# [YOUR OBJECTIVE]
Could you carry on the post below about making a Sleeping Buddha hoodoo statue, starting right after its last line?

# [EXERCISE TEXT]

Sleeping Buddha Fetish

In the Thai black arts (so-called “saiyasart”) it would be considered blasphemous to “load” a statue of the Buddha like this, but since it’s fairly common to do so in Santeria, Mexican brujeria, etc, I figured it would work fine for Hoodoo too – once a figure like the Buddha (or Jesus, for that matter) has been appropriated into another culture’s practice, he or she seems to just naturally operate under the different rules of that new context with no offense taken.

How to make a Sleeping Buddha hoodoo statue: Instructions

Anyway, what I did here was get an inexpensive bronze statue of the “Sleeping Buddha” and load the bottom with various sleep-inducing herbs & curios, including:

  • Chamomile
  • Hops
  • Catnip
  • Valerian
  • Lavender
  • A greek novelty coin depicting Hypnos, the god of sleep
  • A small sand-clock
  • a handcuff key (for some reason I like to put those in everything!)
  • Name paper and personal concerns (hair, nails, etc)

Meanwhile I burned a brazier of “dream” incense and a purple candle with “dream” oil on it, finally activating it with a spray of whiskey and a solemn reading of Psalm 4:

Answer me when I call to you,
 my righteous God.

# [SOURCE MATERIAL]
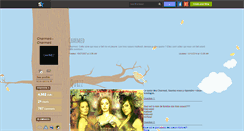 Desktop Screenshot of charmed--charmed.skyrock.com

# [WRITTEN ANSWER]
Give me relief from my distress;
 have mercy on me and hear my prayer.

How long will you people turn my glory into shame?
How long will you love delusions and seek false gods?
Know that the Lord has set apart his faithful servant for himself;
the Lord hears when I call to him.

Tremble and do not sin;
 when you are on your beds,
 search your hearts and be silent.
 Offer the sacrifices of the righteous and trust in the Lord.

Many, Lord, are asking, “Who will bring us prosperity?” 
Let the light of your face shine on us. 
Fill my heart with joy
 when their grain and new wine abound.

In peace I will lie down and sleep,
 for you alone, Lord,
 make me dwell in safety.

Since everyone who entered the room I prepared it in (my living room) began to yawn and nod off within a few minutes for the rest of the day, I rated the experiment a success –  but for the sake of my social life, it has since been moved to my bedroom.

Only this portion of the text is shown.